Collab predictions seem to be broken

joedockrill · July 30, 2020, 8:22am

I want to make sure I’m not doing something wrong here.

I noticed some very consistent looking predictions coming out of my model for different users so I started digging:

get_preds() is always returning different results (i can run it for the same users/items 50 times in a row and get 50 different results)
i found something about NLP models needing ordered=True for get_preds but i tried that and it spat at the param so i assume it thinks they’re being returned ordered already.
predict() was returning the same results for every user. i can run it for every item in the model for the first 1000 users and get back the same predictions for all of them. occasionally i get 1 different set of preds in a “batch” (still calling predict() per item) but i figure that’s a rounding error somewhere further down.

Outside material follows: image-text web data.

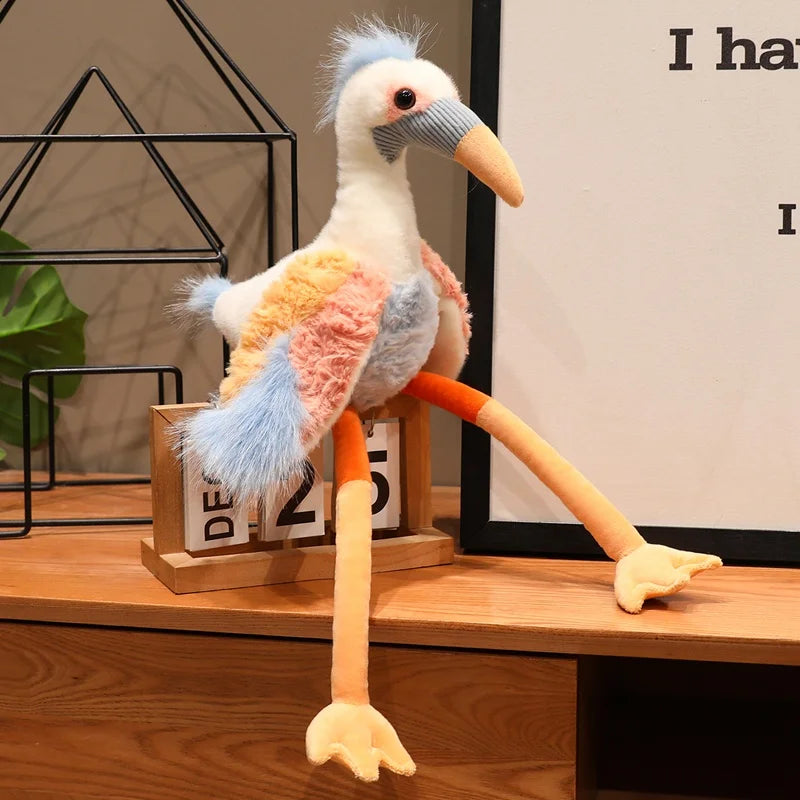Wholesale Fantastic Crowned Crane Doll Stuffed Plush Balearica Big Bird Cartoon Long Legs Animal Toy Colorful Plushie Gift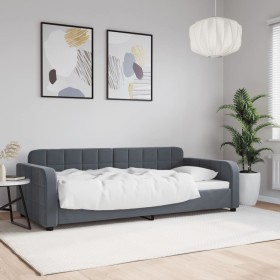 Sofá cama sin colchón terciopelo gris oscuro 90x200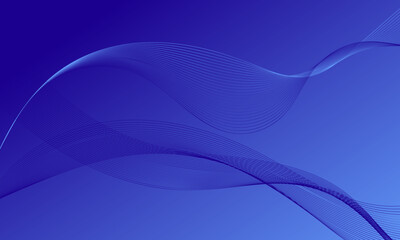 blue smooth lines wave curves with soft gradient abstract background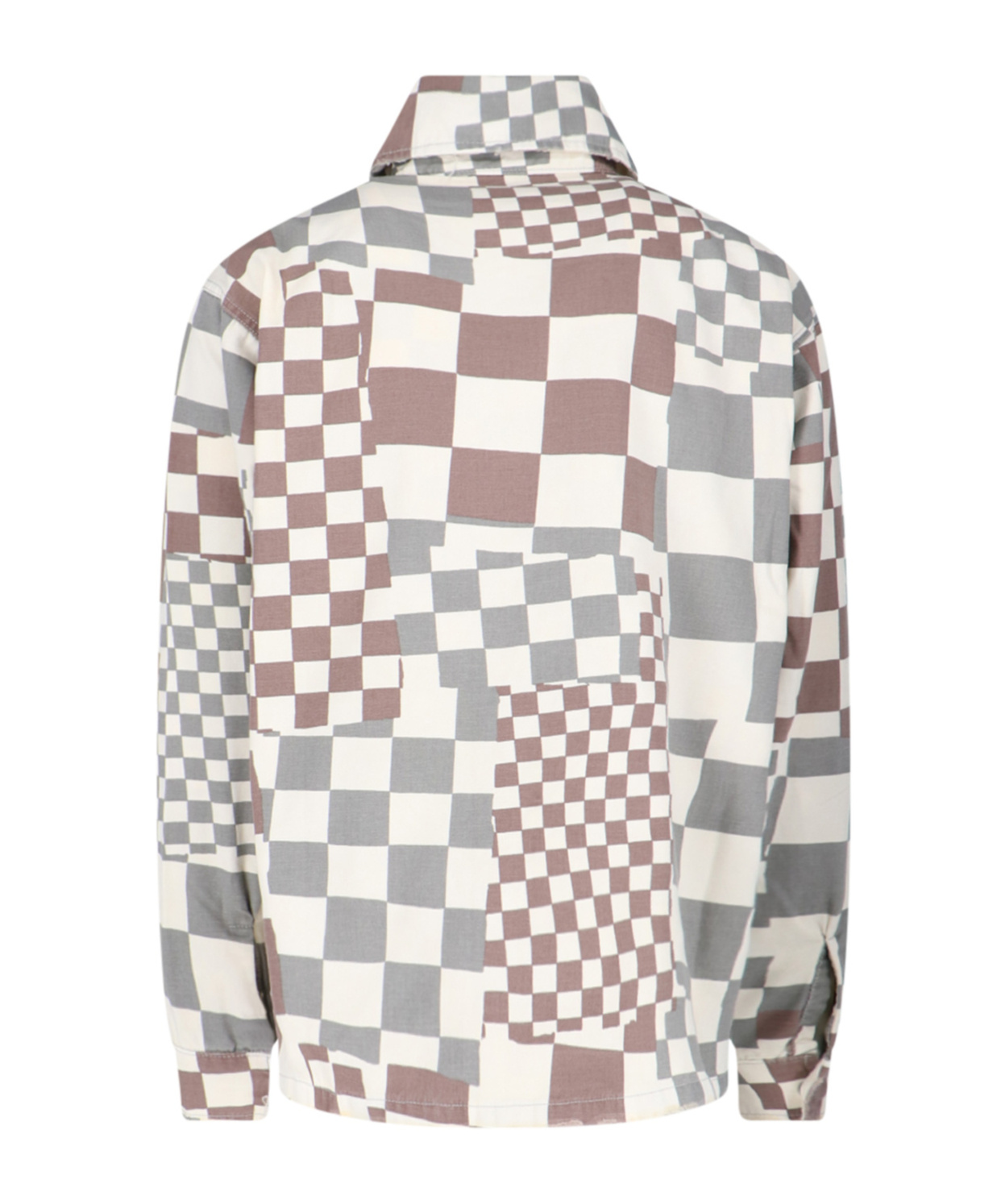 Erl Multicolor Jacket With Asymmetric Check Motif In Cotton Denim Man In White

for get_preds() at this point i’ve been creating my test df and doing

CollabDataBunch.from_df(df, test=df) 
learn.get_preds(DatasetType.Test)

then i tried creating my db with

CollabDataBunch.from_df(train_df, test=df)

but that made get_preds blow up with a key error trying to get user weights for users which were only in the ~~train~~ val set, so i retrained it with val_pct=0.

get_preds() is still behaving the same way but predict() now behaves, and returns the same results for the same user consistently, but different preds for each user, and the preds look pretty reasonable.

this was happening on my own model using jester as a dataset but i can reproduce the same behaviour on lesson4 with ml-100k.